LaurentMazare / ocaml-torch

OCaml bindings for PyTorch
Apache License 2.0
412 stars 38 forks source link

most exceptions from libtorch not caught (macos) #78

Closed nilsbecker closed 1 year ago

nilsbecker commented 1 year ago

i was surprised to see that when trying nonsensical gradient operations, almost always the program exists with an uncaught exception. (not used to this at all in ocaml ;) )

an example:

libc++abi: terminating with uncaught exception of type c10::Error: Trying to backward through the graph a second time (or directly access saved tensors after they have already been freed). Saved intermediate values of the graph are freed when you call .backward() or autograd.grad().
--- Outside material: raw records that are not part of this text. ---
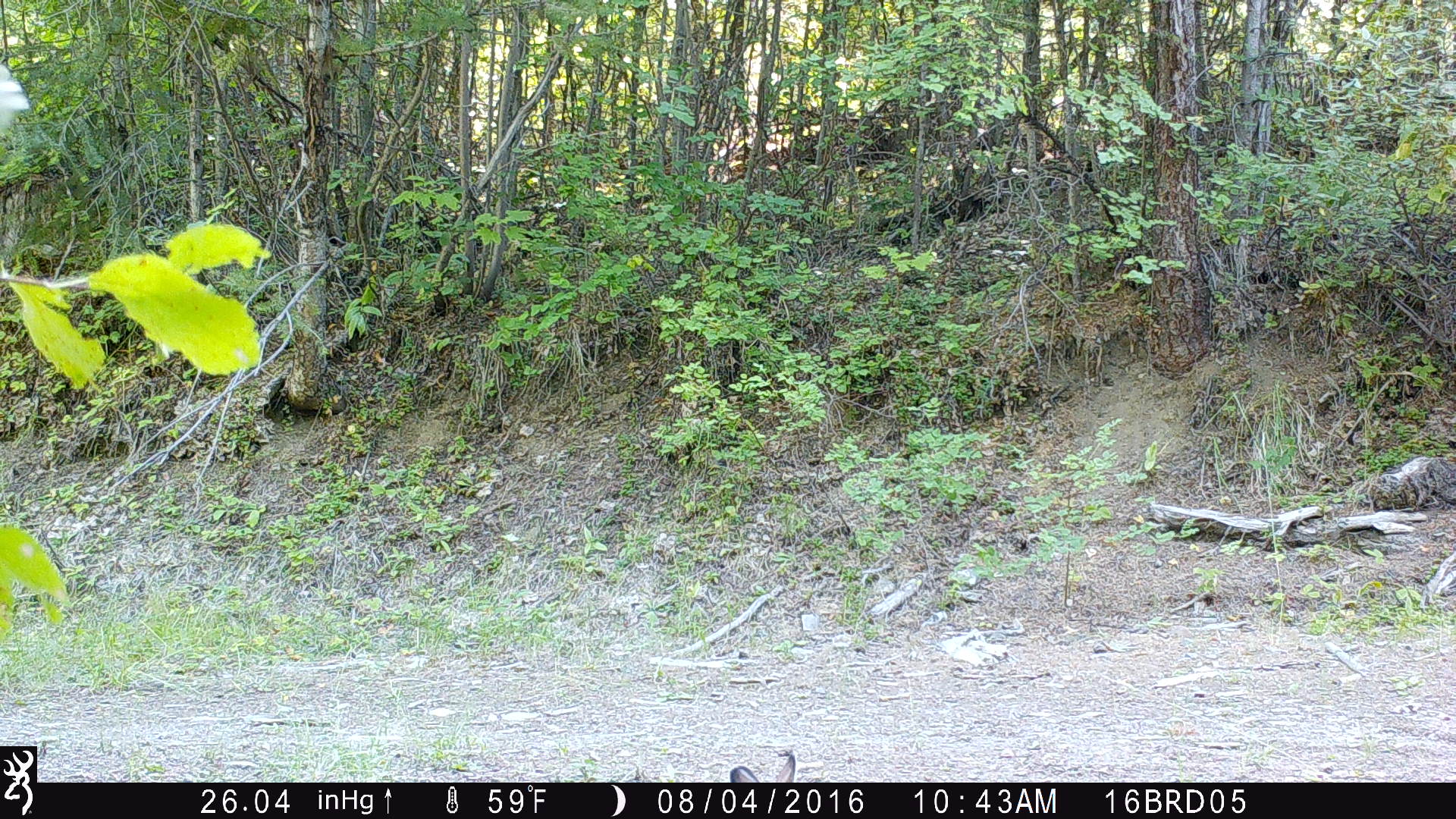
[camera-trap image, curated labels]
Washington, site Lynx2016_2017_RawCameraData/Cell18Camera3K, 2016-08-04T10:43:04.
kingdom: Animalia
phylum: Chordata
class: Mammalia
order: Lagomorpha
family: Leporidae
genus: Lepus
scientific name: Lepus americanus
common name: snowshoe hare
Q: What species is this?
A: Lepus americanus (snowshoe hare).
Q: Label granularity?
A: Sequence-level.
Specify retain_graph=True if you need to backward through the graph a second time or if you need to access saved tensors after calling backward.
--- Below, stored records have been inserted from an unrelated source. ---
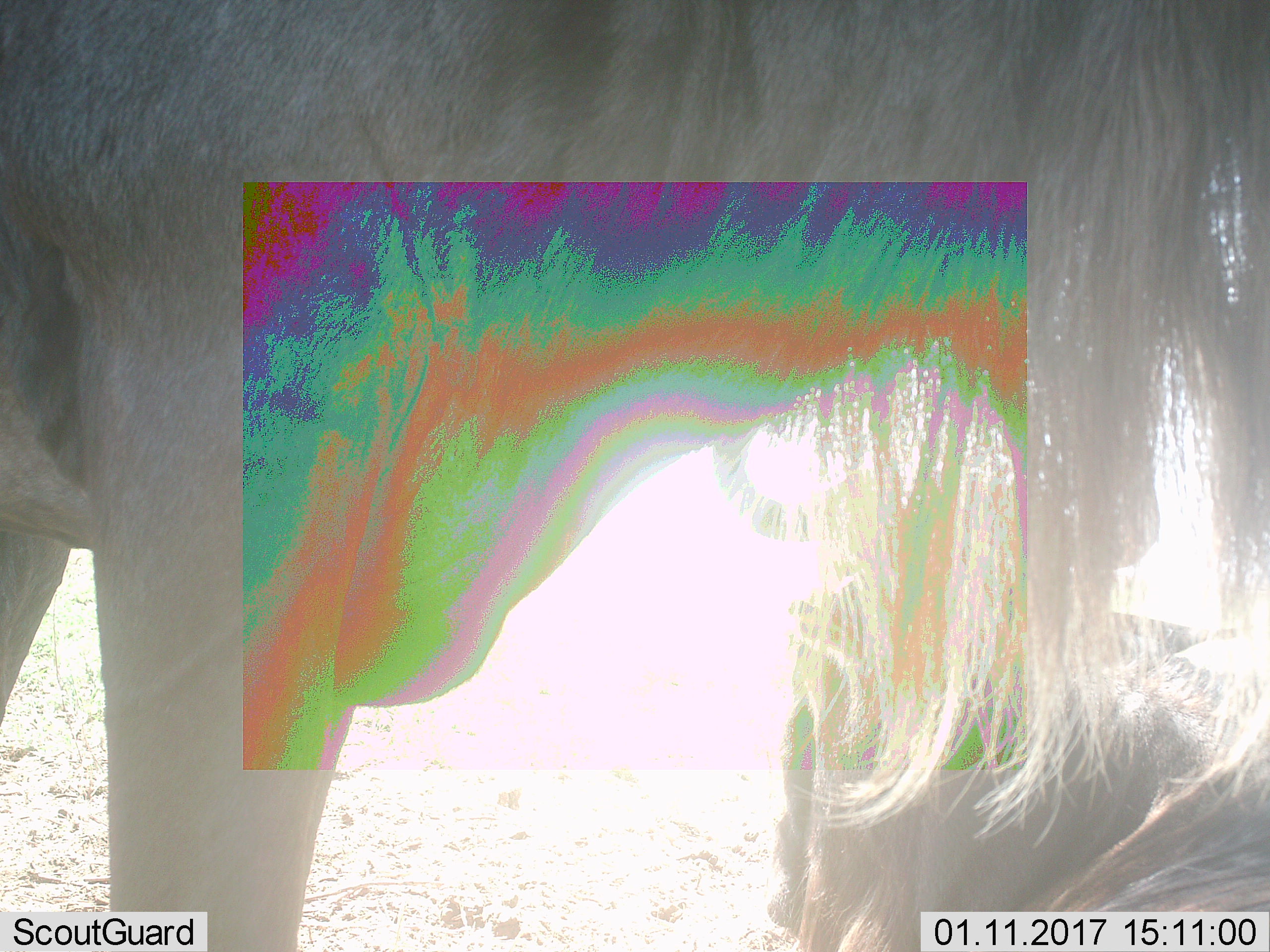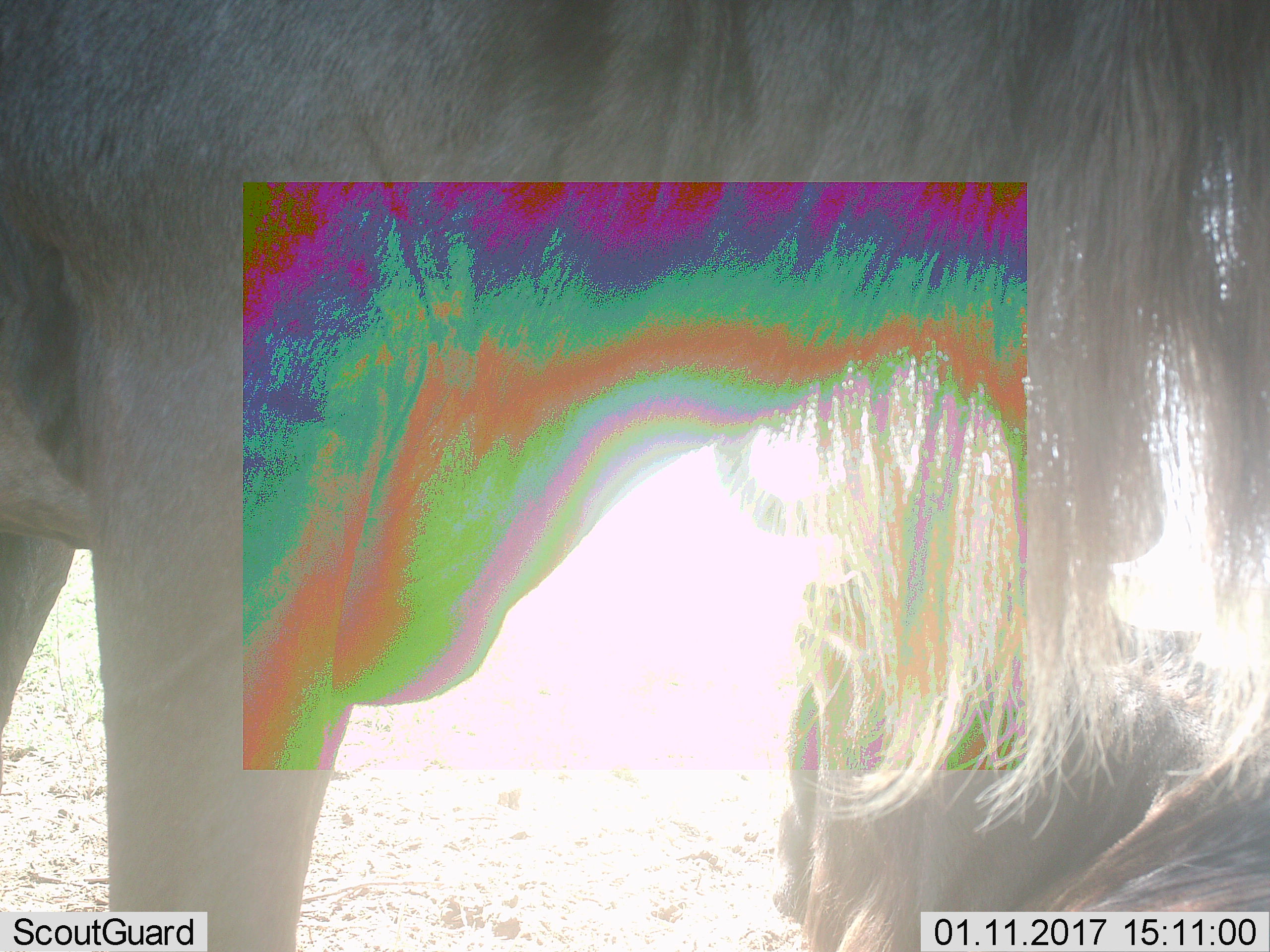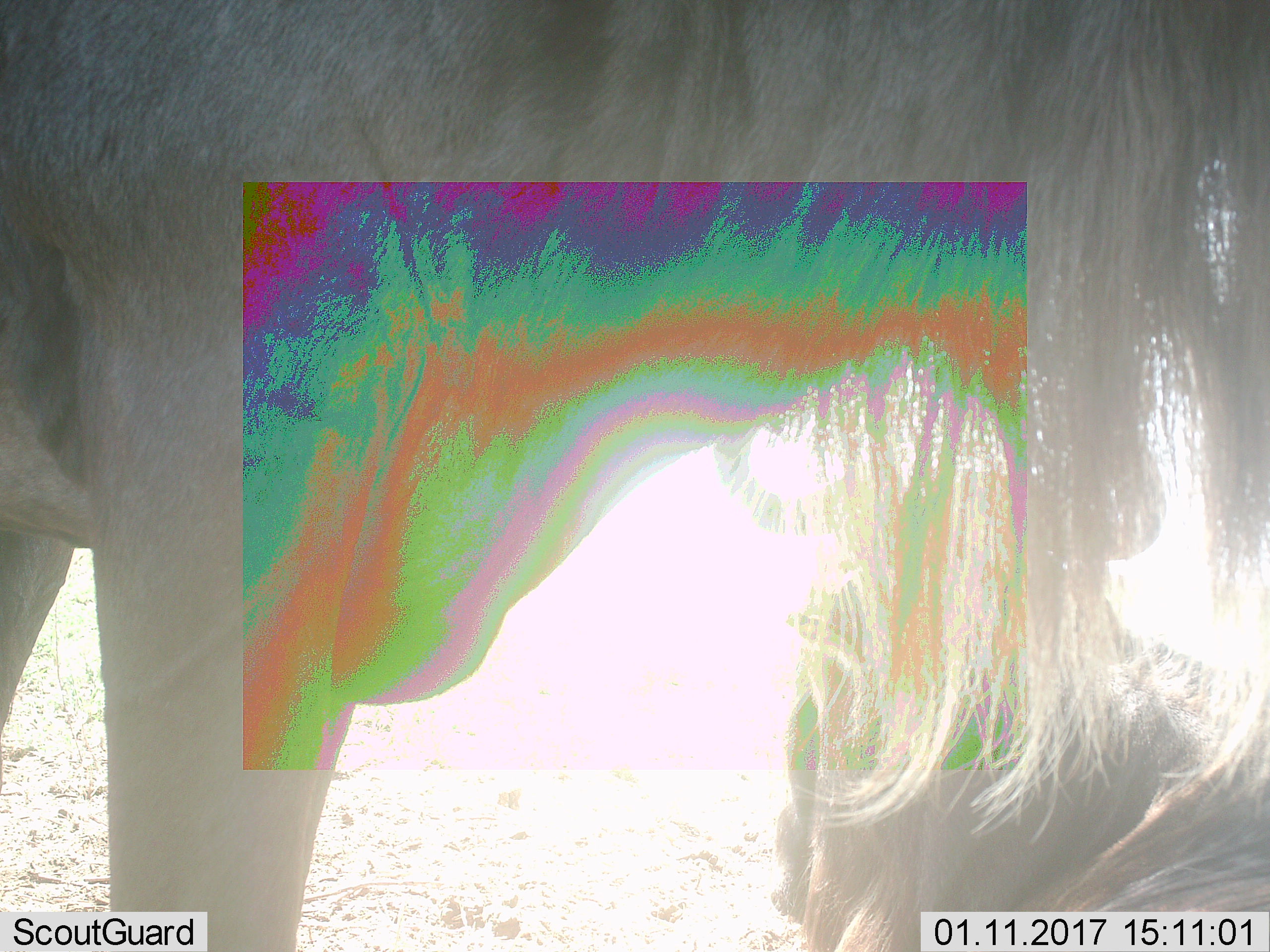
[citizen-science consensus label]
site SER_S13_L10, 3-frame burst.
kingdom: Animalia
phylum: Chordata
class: Mammalia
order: Artiodactyla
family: Bovidae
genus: Connochaetes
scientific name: Connochaetes taurinus taurinus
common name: blue wildebeest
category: wildebeestblue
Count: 2.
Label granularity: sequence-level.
is this intentional / unavoidable?

LaurentMazare commented 1 year ago

The intent is for the libtorch errors to be converted to ocaml exceptions so that the library users can catch them on the ocaml side. All libtorch errors should automatically be handled this way but there may well be some bugs in the code that does this. Do you know if there is an ocaml exception being thrown here, e.g. can you try to catch it in a try ... with block? If not, would you have a small repro so that I can dig more into the issue?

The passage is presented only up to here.